Kateryna Gornostai’s Stop-Zemlia is an effective – if overlong – encapsulation of being a teenager, of first loves and self-discovery and the intensity of emotions and external pressure.
Being a teenager is, perhaps, one of the most turbulent periods of a person’s life. Kateryna Gornostai’s Stop-Zemlia encapsulates that time, that moment of suspension at the tail end of childhood and on the brink of adulthood. A time when emotions are rampant, tumultuous and confusing; when making decisions about university and playing games in the park with friends are equally as important endeavours, and when crushes blossom and first loves bloom and wither. It’s a film that meanders but really gives the complexities of being a teenager time to breathe, and feels like a reflection from a director who understands the universality of the teenage experience.
Masha (Maria Fedorchenko) feels a bit like an outsider, as content to spend time in her room as her peers are to party together. She has a crush on a boy named Sasha (Oleksandr Ivanov), and has two best friends who are equally as mis-fitting, Yana (Yana Isaienko) and Senia (Arsenii Markov). While Stop-Zemlia spends the most time with Masha and Sasha, it also uses documentary-style interludes to let their classmates have individual moments too, where they answer questions about life, love and self-discovery.
There’s a naturalistic quality to the film, with its pre-production involving a lot of collaboration between the director and over 200 actual teenagers. The dialogue was improvised by the young cast, and it really bolsters the feeling that this is a teen film that isn’t like what many might consider a ‘teen’ film to be. It’s contemplative and it feels so grounded in the reality of what young people are actually like, rather than feeling contrived and stereotypical as more mainstream cinema might have leant towards in the past. Fedorchenko’s Masha is quiet, a sensitive over-thinker who doesn’t feel like she fits in, and her performance feels authentic and delicate. It’s an affecting access point for the film’s young audience, but also for those who are not-so-young but can easily remember that rollercoaster transitional time of their lives.
Stop-Zemlia is a film with both low- and high-stakes. Low in that it’s simply following a group of teenagers during their everyday school lives, and high in that the nature of teenage-ness is so inherently emotionally charged that everything from sneaking text messages in class to scoring a slow-dance with a crush at the disco feels momentous. Gornostai’s inclusion of documentary style sections really helps with the film’s authenticity, in that it literally gives voice to the issues so many teenagers face. Loneliness, worrying about what to do after leaving school, depression and anxiety, first loves and sex, as well as their journeys of self-discovery, of learning about themselves. It really imbues the film with a sense that it knows its audience, knows exactly the demographic it’s tapping into and is committed to portraying these modern coming-of-age stories in as accurate a light as possible.

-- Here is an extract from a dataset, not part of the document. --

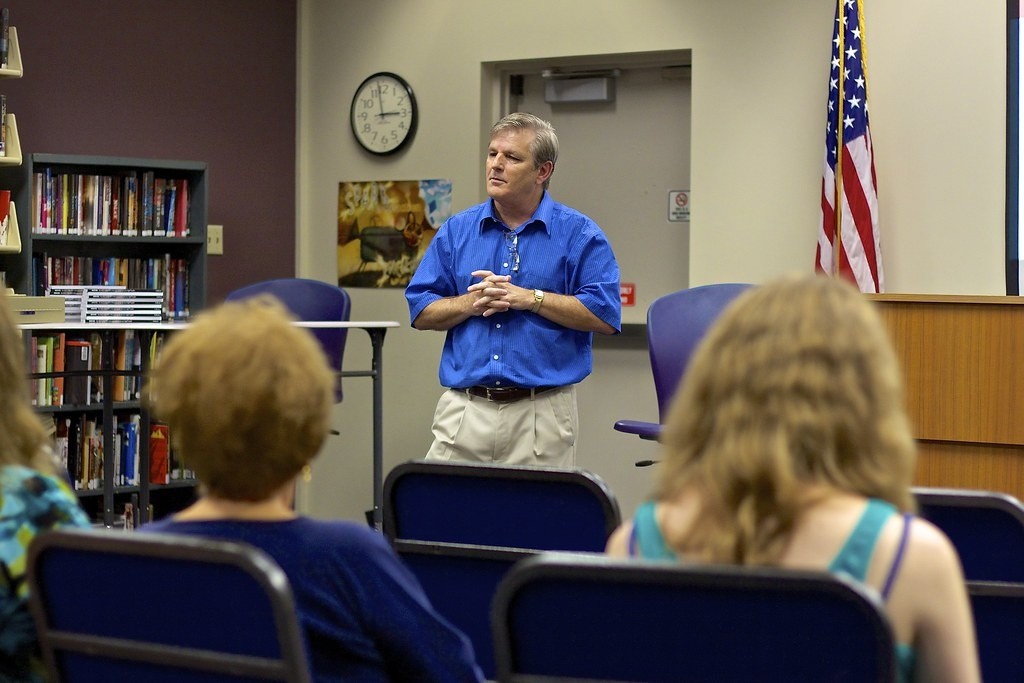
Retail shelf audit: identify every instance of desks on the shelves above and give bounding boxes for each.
[862,293,1024,504]
[18,321,399,530]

Coming in at two hours though, the film does feel a tad overlong. Gornostai affords her characters a lot of breathing room, a lot of time to express themselves and to interact with each other, but the result is that it starts to drag quite heavily after the first hour. There are also dreamlike interludes – such as Masha playing badminton in the dark, and Sasha playing the piano in a mostly-empty auditorium – and the film might have benefited from a tighter edit, as their inclusion doesn’t necessarily affect the outcome of the film and their loss wouldn’t detract from what Gornostai is attempting to achieve.
All in all, Stop-Zemlia is a sensitive encapsulation of being a teenager that feels authentic and like it understands its introverted characters as equally as it does the extroverted ones. It feels personal to Gornostai and likely to resonate with both an audience right in the midst of that roiling maelstrom of hormones and emotions, and one decades removed from it. Masha states: “I’m not there [the past] anymore and I’m not there [the future] yet”, and it feels like a perfect summation of being stuck between child and adult, of that very specific and formative period that can really shape who one might eventually become.
Stop-Zemlia will open in Los Angeles for a weeklong run at the Laemmle Glendale on January 21, 2022. The film will be available on VOD in the US the same day.